A Mogadishu-based Human Right group says fighting between insurgents and government troops backed by African Union forces has claimed the lives of more than 1700 people, mostly civilians.
Elman Peace and Human Rights group (EHRO) says most of the deaths occurred in the last months of the years in the war-ravaged capital Mogadishu but the number is lower than previous years.
The fighting in Mogadishu killed at least 1,739 people, including men, women and children and this figure is much lower than the two past years," said the group's vice chairman Ali Sheikh Yassin Gedi in a statement.
Gedi says most of the death was caused by shelling that rocked the capital, planned assassinations by anti-government forces and stray bullets.
The group also said that 4,911 people, all of them civilians were wounded in the shelling and gun battle that the capital experienced in the year.

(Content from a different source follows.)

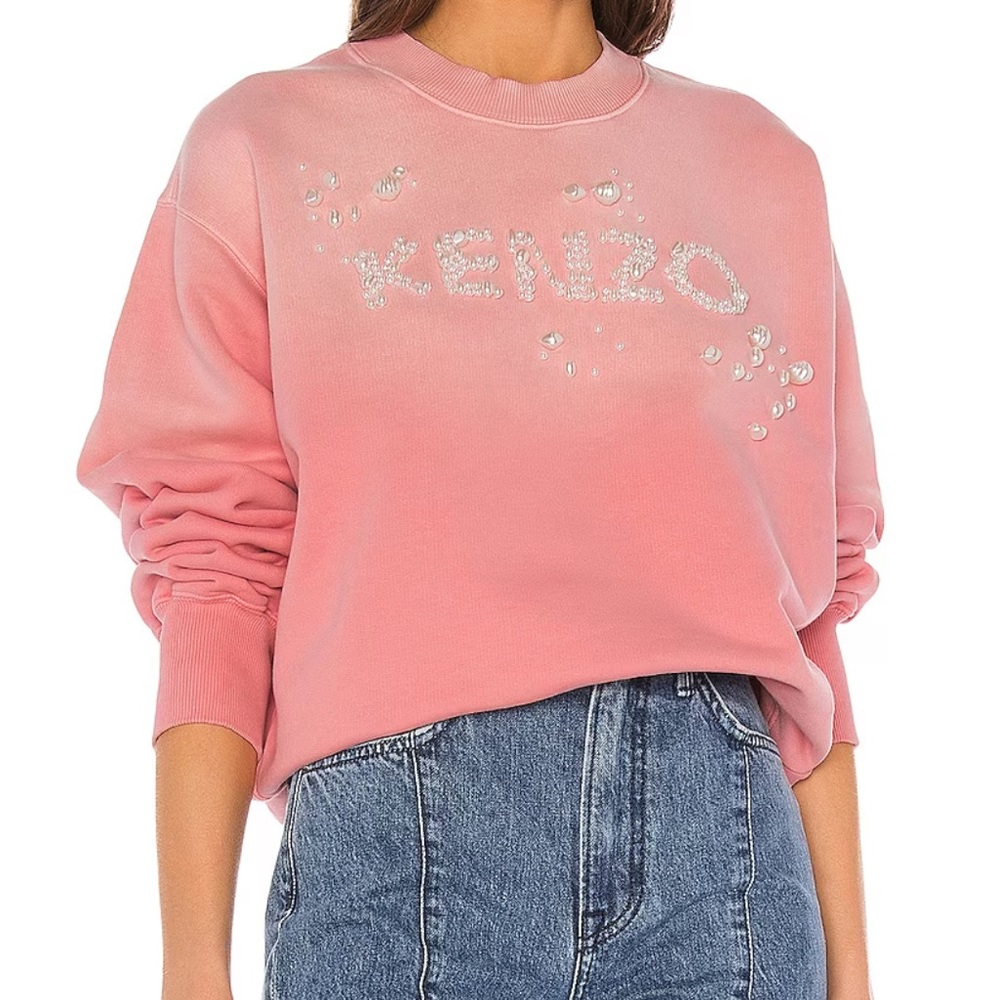 Kenzo Bubble Pearls Sweatshirt in Flamingo Pink 🦩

"The year 2008, which saw the battle between Ethiopian forces and Islamic Courts militia, the death figure was 7,574 while 8636 people were killed in 2007," the group said.
The clashes in the capital also displaced at least 3,900 people who are now living in squalid conditions in Internally Displaced persons' camps.
The report comes as clashes between Hizbul Islam and Somali forces backed by AU troops killed four people and injured 10 others in the capital on Thursday.
The clashes erupted on Wednesday night and continued on Thursday morning in the capital's Hodan districts with mortar shells and gunfire exchanged.
However, Defense Minister Yusuf Mohamed Siad Indha Adde told reporters in Mogadishu that no soldier was killed in the fighting.